UNESCO today, must “remain on alert on all fronts: from the defence of human rights to the safeguarding of humanity’s common heritage; from the provision of quality education for all to the promotion of sustainable development that respects life and the biosphere; from delicate questions concerning bioethics to the denunciation of discrimination against women,” said Director-General Koïchiro Matsuura in his welcome address to the more than 1,000 guests who attended a ceremony at headquarters.
In addition to Mr.
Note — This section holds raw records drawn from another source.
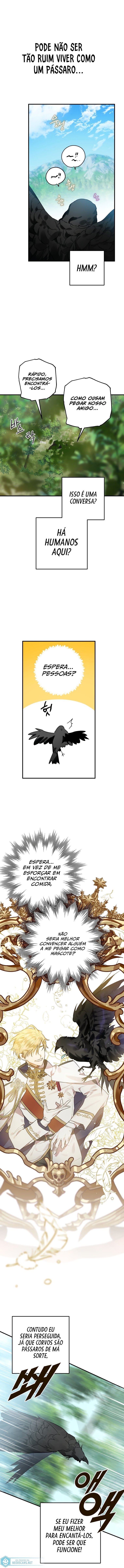 Página 9 do Capítulo 1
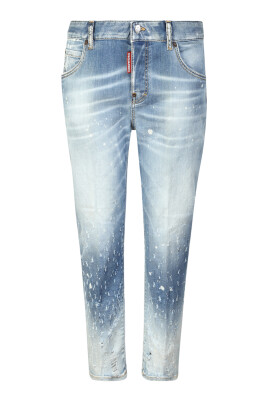 jean-skinny-bleu-delave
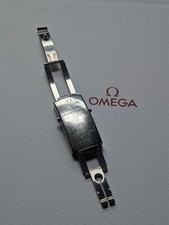 Fermoir omega seamaster d'occasion  Quimper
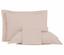 cor Rosa Peach
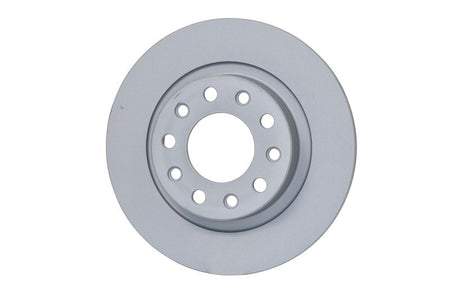 Bosch 0986479C41 Brake Disc - 6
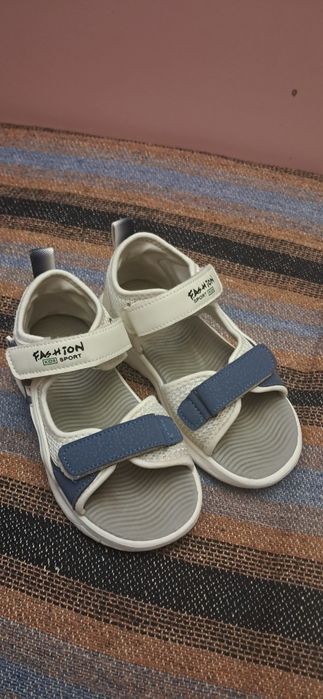 Продам обувь разная 30-31 размер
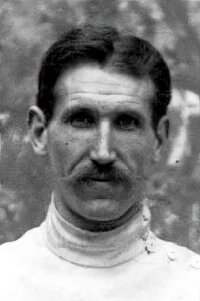 Gabriel Moreau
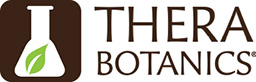 TB_NewYear_LP_Logo_1.21_R8_small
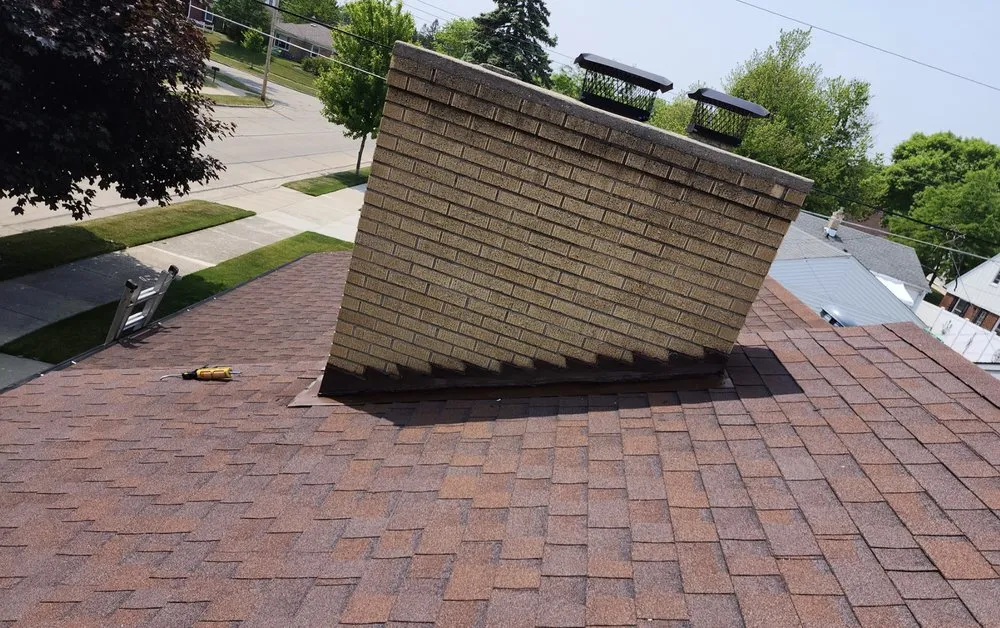 Slide of Quality Seal Contracting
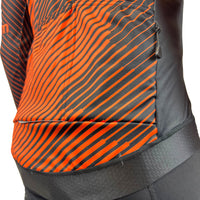 Performance+ Intermediate Jacket (Fleece)
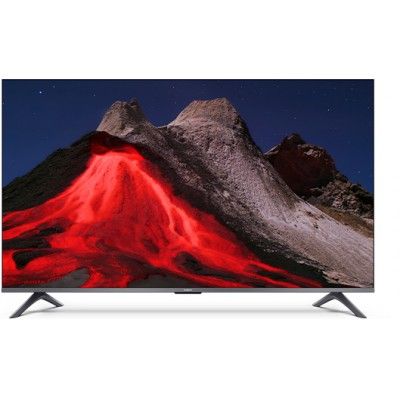 TV A Pro 55 (2026)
Lévi-Strauss, the President of Ukraine, Victor Yushchenko, French Foreign Affairs Minister Philippe Douste-Blazy, and former UNESCO Director-Generals Federico Mayor and Amadou-Mahtar M’Bow also participated in the ceremony.
President Yushchenko emphasized the importance of carrying on a universal humanitarian dialogue, taking into consideration social, cultural and moral traditions. UNESCO “must have in its arsenal effective instruments of influence for preventing the kindling of inter-ethnic and religious intolerance” as well as other transgressions.
Mr. Lévi-Strauss spoke of “the profound reasons for which an ethnologist could feel in connivance with UNESCO’s missions, despite the apparently diverse domains.” He also spoke of the evolution in the concepts of civilization, the human condition, cultural diversity, biodiversity and race.
The event was followed by the inauguration of an international colloquium, “60 years of UNESCO’s history,” bringing together scores of historians, anthropologists and philosophers.
UNESCO finds its origins in the need to re-establish educational and cultural institutions in countries devastated by the Second World War. A UN Conference for the establishment of an educational and cultural organization was convened in London from 1 to 16 November 1945.
Led by France and the United Kingdom, the delegates decided to create an organization that would embody a genuine culture of peace, according to the organization.
The Constitution of UNESCO, signed on 16 November 1945, came into force on 4 November 1946 after ratification by 20 countries.